## Отрывок

Я попробовал еще однажды, днем, зайти к Анцеловичу, но присутствие "боевых подруг" заметно ощущалось - я застал его всклоченного, с помятым лицом, в халате, на столе громоздились бутылки. Я поскорей распрощался и поехал на Арбат, хотя он уговаривал меня остаться и выпить.

НА ФРОНТ

Наконец, в августе с колонной грузовиков и профсоюзной делегацией на легковушках (возглавляла делегацию Клавдия Ивановна Николаева), мы двинулись на Северо-Западный фронт. Мне определили место в кузове, и хотя еще стояло лето, я узнал, что такое мерзнуть.

Проехали Калинин - пустые коробки вместо домов, жители лишь изредка попадались на окраинах, потом такие же Торжок и Осташков. Ночевали в машинах, только один раз на нашем пути попался одинокий двухэтажный дом, где жили старик со старухой, привыкшие и к темноте, и к тараканам.

В составе делегации была красивая брюнеточка с матовым лицом и в ладно сидящей шинели из офицерского сукна. Офицеры увивались вокруг нее и весело беседовали. Меня же ни один человек не удостаивал своим вниманием, даже словом перемолвиться было не с кем. Я хотел спеть куплеты Трике из Онегина, но надо мной только посмеялись - сказали, что у меня ни голоса, ни слуха. Я понял, что тут совсем нет понимающих людей.

В Перми осталась Зина Петрова. Хотя в Москве я каждый вечер дежурил возле театра, с трепетом ожидая мимолетной улыбки Серовой, но Зинина карточка бережно хранилась "в кармане маленьком моем". А тут, в пути, я и про Зину забыл. И потом, вернувшись в Пермь на побывку, ни разу к ней не зашел. А ведь как прощался! Не стесняясь присутствием матери, пел со слезами: "Легче с маменькой расстанусь..." (С маменькой я всегда расставался легко и мужественно, если не считать последнего расставания...)

ФРОНТ

На передовой во время боя я никогда не был, но и во втором эшелоне, и в штабах вшей была тьма-тьмущая, и сражаться с ними было не легче, чем с немцами.

## Исходные данные
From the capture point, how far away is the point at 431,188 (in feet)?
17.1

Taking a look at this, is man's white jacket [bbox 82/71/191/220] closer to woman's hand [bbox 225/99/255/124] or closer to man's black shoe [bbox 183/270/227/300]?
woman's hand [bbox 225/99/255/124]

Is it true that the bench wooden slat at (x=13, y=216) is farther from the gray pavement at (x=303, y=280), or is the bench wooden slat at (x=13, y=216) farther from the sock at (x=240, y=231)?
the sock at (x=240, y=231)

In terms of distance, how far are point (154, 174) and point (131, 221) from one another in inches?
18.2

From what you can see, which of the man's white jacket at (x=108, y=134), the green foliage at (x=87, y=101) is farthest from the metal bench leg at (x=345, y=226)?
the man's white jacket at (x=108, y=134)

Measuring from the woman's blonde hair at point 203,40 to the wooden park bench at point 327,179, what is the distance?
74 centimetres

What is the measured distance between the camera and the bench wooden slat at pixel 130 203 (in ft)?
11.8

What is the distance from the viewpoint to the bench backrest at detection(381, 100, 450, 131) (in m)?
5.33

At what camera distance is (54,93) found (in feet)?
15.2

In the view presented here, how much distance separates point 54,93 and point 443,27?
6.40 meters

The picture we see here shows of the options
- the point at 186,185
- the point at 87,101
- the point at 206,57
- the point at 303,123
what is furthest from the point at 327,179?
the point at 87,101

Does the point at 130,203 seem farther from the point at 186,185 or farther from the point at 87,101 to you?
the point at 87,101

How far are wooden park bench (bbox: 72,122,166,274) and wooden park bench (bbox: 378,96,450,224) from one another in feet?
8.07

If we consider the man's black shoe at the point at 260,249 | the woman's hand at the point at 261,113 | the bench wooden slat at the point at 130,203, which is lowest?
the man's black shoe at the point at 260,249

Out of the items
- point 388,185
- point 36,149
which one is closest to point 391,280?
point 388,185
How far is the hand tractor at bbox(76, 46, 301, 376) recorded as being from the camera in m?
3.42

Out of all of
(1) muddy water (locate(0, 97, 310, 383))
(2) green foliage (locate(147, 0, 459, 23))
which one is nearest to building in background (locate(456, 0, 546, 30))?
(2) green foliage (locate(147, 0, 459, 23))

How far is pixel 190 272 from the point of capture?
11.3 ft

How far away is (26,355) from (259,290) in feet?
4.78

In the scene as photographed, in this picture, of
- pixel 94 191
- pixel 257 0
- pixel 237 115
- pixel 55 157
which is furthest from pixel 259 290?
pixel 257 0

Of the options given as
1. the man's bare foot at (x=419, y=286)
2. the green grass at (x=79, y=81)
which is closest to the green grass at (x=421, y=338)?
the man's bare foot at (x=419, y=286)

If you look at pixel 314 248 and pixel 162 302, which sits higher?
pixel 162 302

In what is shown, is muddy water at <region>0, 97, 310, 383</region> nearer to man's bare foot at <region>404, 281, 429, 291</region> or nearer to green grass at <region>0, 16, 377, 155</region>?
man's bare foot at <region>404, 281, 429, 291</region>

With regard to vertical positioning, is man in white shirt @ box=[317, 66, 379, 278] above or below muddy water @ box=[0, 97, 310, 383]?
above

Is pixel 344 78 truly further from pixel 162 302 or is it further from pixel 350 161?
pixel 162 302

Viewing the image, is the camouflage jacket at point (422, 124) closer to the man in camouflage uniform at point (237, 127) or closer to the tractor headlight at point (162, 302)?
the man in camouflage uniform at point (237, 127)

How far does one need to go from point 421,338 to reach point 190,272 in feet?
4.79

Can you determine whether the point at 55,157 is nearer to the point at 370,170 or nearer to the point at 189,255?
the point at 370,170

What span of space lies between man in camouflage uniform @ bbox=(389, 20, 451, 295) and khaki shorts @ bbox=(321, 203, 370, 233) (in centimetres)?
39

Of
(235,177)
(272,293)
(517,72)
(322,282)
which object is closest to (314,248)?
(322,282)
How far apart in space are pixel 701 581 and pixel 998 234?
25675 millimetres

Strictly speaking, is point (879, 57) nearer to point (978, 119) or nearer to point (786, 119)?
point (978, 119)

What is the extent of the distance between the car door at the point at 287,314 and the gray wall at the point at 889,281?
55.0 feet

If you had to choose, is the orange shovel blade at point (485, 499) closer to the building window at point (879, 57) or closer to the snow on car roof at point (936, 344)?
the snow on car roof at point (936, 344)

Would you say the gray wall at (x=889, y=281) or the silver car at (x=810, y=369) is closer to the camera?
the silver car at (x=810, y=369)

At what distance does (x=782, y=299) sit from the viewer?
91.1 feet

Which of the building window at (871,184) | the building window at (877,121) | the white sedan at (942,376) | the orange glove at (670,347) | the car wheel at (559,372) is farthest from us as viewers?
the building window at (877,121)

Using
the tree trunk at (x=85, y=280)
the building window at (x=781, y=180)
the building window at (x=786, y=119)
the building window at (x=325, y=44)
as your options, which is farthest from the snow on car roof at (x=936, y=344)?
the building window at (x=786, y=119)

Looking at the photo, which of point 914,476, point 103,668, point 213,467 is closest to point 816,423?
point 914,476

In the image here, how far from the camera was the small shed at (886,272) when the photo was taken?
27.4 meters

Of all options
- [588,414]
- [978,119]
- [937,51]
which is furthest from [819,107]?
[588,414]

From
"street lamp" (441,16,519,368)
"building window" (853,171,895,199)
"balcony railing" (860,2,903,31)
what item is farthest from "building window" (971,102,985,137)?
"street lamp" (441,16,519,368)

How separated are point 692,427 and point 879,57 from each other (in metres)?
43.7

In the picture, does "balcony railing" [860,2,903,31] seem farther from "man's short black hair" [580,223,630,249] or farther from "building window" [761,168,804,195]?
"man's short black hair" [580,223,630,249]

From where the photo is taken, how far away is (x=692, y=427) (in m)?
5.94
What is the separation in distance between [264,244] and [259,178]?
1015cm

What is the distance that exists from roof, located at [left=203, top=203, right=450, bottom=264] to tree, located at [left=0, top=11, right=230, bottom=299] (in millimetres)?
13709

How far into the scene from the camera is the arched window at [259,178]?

## Задание 1
Кто, согласно отрывку, возглавлял профсоюзную делегацию, ехавшую на легковушках на Северо-Западный фронт?
## Задание 2
Пожалуйста, перенесите в нумерованный список строки данных от строки, где есть «At what distance», до последней строки данных, включая обе границы; пустые строки не включайте.
Отрывок и строки никак не связаны друг с другом.

## Разобранный ответ 1
Клавдия Ивановна Николаева.

## Разобранный ответ 2
1. At what distance does (x=782, y=299) sit from the viewer?
2. 91.1 feet
3. Which of the building window at (871,184) | the building window at (877,121) | the white sedan at (942,376) | the orange glove at (670,347) | the car wheel at (559,372) is farthest from us as viewers?
4. the building window at (877,121)
5. Using
6. the tree trunk at (x=85, y=280)
7. the building window at (x=781, y=180)
8. the building window at (x=786, y=119)
9. the building window at (x=325, y=44)
10. as your options, which is farthest from the snow on car roof at (x=936, y=344)?
11. the building window at (x=786, y=119)
12. Looking at the photo, which of point 914,476, point 103,668, point 213,467 is closest to point 816,423?
13. point 914,476
14. In the image here, how far from the camera was the small shed at (886,272) when the photo was taken?
15. 27.4 meters
16. Of all options
17. - [588,414]
18. - [978,119]
19. - [937,51]
20. which is furthest from [819,107]?
21. [588,414]
22. From
23. "street lamp" (441,16,519,368)
24. "building window" (853,171,895,199)
25. "balcony railing" (860,2,903,31)
26. what item is farthest from "building window" (971,102,985,137)?
27. "street lamp" (441,16,519,368)
28. How separated are point 692,427 and point 879,57 from each other (in metres)?
29. 43.7
30. In the picture, does "balcony railing" [860,2,903,31] seem farther from "man's short black hair" [580,223,630,249] or farther from "building window" [761,168,804,195]?
31. "man's short black hair" [580,223,630,249]
32. From where the photo is taken, how far away is (x=692, y=427) (in m)?
33. 5.94
34. What is the separation in distance between [264,244] and [259,178]?
35. 1015cm
36. What is the distance that exists from roof, located at [left=203, top=203, right=450, bottom=264] to tree, located at [left=0, top=11, right=230, bottom=299] (in millimetres)?
37. 13709
38. How far into the scene from the camera is the arched window at [259,178]?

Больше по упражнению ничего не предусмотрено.